Cardiac rehabilitation reduces risk of death years after heart surgery, still underutilized: More targeted efforts are needed to improve participation, researchers say

For millions of Americans who have heart surgery or experience cardiovascular complications, like heart attack or heart failure, they may be encouraged to participate in cardiac rehabilitation. The medically supervised program combines lifestyle changes, education and physical activity to help patients recover and reduce their risk of future problems.

A Michigan Medicine study now finds that people who participate in cardiac rehabilitation have a decreased risk of death years after surgery, with a trend towards better outcomes in patients who attend more sessions.

“Time and time again, cardiac rehabilitation has been shown to improve outcomes and quality of life for patients undergoing heart surgery, yet we often fall short in getting patients to attend,” senior author Michael P. Thompson, Ph.D., assistant professor of cardiac surgery at University of Michigan Medical School.

Researchers explored over 6,400 Medicare fee-for-service claims linked to clinical registry data to assess cardiac rehabilitation use by Michigan residents after coronary artery bypass grafting, a procedure commonly called heart bypass, between 2015 and late 2019. The surgery improves blood flow to the heart by connecting a healthy artery or vein from another part of the body to a portion of the coronary artery that is blocked.

The multicenter study concluded that patients who underwent cardiac rehabilitation after heart bypass surgery had a 3-5% absolute reduced mortality rate in the two years following the procedure. The greatest reduction in mortality was found in patients who completed 36 or more sessions, which is the recommended number for coronary artery bypass grafting patients.

“While attending any cardiac rehabilitation session was better than none at all, our data highlight that patients received a greater benefit when they attended more sessions,” Thompson said. “Focusing on both attendance and adherence to cardiac rehabilitation will benefit patients.”

The patients who tended to participate in cardiac rehab after coronary artery bypass grafting were older on average, discharged to their home more often than an extended care facility and spent less time in the hospital.

Just over half of patients attended a single session of cardiac rehabilitation, and only 12% of those patients completed all 36 sessions. This occurred despite health systems referring patients to the program 94% of the time.

“Our findings suggest that referral alone is not be sufficient to ensure participation, and quality improvement efforts targeted at improving participation are needed,” said first author Tyler M. Bauer, M.D., general surgery resident at U-M Health.

“The gap between cardiac rehabilitation referral and actual use needs to be closed in order to give every patient the best chance and living longer and healthier lives.”

After accounting for patient risk factors, only 5% of the variation in cardiac rehab use was attributable to the hospital at which a patient had a procedure.

In a 2022 study, Michigan Medicine researchers found that Black patients who underwent stenting or balloon angioplasty for clogged arteries were referred to cardiac rehabilitation at significantly lower rates than white patients.
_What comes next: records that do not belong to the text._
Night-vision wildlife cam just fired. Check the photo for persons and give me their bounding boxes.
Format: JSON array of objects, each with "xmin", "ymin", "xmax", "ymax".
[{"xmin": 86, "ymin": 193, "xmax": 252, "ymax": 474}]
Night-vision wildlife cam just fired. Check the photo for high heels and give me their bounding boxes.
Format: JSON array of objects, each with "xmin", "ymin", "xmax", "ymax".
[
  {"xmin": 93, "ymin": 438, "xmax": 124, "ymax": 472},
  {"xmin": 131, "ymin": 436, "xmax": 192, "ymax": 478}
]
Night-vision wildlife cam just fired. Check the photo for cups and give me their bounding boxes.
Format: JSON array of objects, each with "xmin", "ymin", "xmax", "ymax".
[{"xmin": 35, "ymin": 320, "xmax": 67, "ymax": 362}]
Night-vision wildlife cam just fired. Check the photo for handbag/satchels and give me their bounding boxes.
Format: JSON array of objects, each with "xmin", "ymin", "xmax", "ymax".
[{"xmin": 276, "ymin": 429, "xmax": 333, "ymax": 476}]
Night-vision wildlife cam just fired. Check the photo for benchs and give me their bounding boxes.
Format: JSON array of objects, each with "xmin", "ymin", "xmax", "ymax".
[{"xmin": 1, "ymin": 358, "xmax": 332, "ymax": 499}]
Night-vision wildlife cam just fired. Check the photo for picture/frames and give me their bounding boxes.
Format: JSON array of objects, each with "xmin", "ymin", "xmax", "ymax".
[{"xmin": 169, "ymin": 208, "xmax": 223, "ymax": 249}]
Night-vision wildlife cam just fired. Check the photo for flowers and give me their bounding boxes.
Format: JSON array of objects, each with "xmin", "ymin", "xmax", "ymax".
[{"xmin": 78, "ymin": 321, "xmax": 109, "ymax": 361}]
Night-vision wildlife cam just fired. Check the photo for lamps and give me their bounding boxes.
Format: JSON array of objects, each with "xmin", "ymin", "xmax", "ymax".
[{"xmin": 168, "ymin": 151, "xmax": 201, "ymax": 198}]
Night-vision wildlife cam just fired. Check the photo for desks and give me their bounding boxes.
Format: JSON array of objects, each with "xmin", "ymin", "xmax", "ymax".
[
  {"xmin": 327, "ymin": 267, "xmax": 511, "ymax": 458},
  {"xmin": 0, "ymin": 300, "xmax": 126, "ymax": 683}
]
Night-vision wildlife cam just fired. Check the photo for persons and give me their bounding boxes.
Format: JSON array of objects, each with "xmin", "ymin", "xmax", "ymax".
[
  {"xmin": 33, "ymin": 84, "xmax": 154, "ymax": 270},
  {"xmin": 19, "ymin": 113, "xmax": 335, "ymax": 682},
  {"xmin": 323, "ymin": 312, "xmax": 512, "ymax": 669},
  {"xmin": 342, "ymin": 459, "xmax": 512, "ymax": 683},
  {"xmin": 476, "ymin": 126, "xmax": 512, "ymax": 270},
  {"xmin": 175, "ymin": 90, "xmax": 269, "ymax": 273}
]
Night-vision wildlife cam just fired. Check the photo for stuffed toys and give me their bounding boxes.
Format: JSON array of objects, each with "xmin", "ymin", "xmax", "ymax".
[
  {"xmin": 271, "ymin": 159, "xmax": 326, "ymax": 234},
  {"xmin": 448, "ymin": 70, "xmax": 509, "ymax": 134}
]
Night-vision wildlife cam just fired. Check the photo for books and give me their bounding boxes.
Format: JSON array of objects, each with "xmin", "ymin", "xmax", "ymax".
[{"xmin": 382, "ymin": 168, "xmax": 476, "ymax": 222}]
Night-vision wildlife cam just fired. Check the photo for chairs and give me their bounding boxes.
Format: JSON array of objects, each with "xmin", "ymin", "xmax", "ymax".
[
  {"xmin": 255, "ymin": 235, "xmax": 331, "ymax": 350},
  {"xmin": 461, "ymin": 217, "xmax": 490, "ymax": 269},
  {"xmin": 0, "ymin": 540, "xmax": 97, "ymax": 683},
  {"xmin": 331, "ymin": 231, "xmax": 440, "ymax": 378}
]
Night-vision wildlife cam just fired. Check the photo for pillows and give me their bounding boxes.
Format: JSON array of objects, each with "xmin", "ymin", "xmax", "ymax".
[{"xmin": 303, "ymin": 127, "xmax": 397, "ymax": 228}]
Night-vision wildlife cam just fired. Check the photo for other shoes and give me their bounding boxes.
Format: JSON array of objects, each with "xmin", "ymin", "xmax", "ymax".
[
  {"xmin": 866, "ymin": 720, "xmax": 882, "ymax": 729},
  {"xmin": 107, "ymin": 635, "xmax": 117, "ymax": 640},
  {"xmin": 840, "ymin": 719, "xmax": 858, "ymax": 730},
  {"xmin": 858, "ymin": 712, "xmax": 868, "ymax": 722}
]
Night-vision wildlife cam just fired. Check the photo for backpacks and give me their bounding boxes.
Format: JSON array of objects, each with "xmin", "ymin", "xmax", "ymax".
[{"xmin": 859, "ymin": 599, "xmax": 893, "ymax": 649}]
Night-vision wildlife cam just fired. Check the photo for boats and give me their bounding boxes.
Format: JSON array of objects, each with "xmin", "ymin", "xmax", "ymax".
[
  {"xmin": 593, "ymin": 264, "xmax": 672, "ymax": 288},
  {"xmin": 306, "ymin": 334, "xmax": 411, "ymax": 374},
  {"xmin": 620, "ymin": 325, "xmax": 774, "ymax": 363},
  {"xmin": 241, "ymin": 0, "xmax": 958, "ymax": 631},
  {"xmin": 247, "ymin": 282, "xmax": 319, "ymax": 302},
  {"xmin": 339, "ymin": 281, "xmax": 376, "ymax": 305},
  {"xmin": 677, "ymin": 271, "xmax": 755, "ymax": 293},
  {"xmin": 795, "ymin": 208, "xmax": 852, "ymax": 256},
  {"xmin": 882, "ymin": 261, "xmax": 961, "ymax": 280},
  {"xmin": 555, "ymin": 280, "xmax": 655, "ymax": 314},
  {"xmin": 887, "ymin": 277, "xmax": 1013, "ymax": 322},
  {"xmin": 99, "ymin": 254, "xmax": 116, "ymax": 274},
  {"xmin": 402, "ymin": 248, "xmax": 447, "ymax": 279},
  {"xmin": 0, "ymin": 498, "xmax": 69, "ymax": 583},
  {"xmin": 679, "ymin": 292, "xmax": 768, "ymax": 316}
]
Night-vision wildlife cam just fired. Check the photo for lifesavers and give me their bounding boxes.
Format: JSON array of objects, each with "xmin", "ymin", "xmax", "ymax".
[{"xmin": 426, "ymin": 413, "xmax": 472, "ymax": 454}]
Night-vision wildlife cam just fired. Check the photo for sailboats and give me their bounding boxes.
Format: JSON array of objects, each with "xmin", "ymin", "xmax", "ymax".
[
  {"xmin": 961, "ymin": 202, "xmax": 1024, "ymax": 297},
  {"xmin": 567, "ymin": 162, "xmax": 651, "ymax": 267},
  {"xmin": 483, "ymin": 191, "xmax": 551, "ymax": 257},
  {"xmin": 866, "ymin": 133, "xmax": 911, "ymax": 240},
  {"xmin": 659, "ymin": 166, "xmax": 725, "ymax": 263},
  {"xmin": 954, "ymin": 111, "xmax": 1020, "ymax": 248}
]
Women, minorities, older adults and those with additional medical conditions are all under-referred to cardiac rehab, according to the Centers for Disease Control and Prevention.

“Minority and underserved populations face many barriers to cardiac rehab, but improving referral, attendance, and adherence in these populations may be an effective strategy to mitigating longstanding disparities in cardiovascular outcomes,” Thompson said.

Additional authors include, Temililaoluwa Daramola, M.D., Alexandra I. Mansour, Gorav Ailawadi, M.D. Francis D. Pagani, M.D., Ph.D., and Donald S. Likosky, Ph.D., all of U-M Health, Jessica M. Yaser, of the Michigan Value Collaborative, Patricia Theurer, B.S.N., and Steven J. Keteyian, Ph.D., both of the Michigan Society of Thoracic and Cardiovascular Surgeons Quality Collaborative.

Thompson receives funding from Blue Cross Blue Shield of Michigan for his role as Co-Director of the Michigan Value Collaborative. This study was supported by a grant from the Agency for Healthcare Research and Quality (K01HS027830). Likosky reports a relationship with Agency for Healthcare Research and Quality that includes: funding grants. The opinions, beliefs, and viewpoints expressed by authors do not necessarily reflect those of AHRQ, NIH or the U.S. Department of Health and Human Services, BCBSM, or its employees.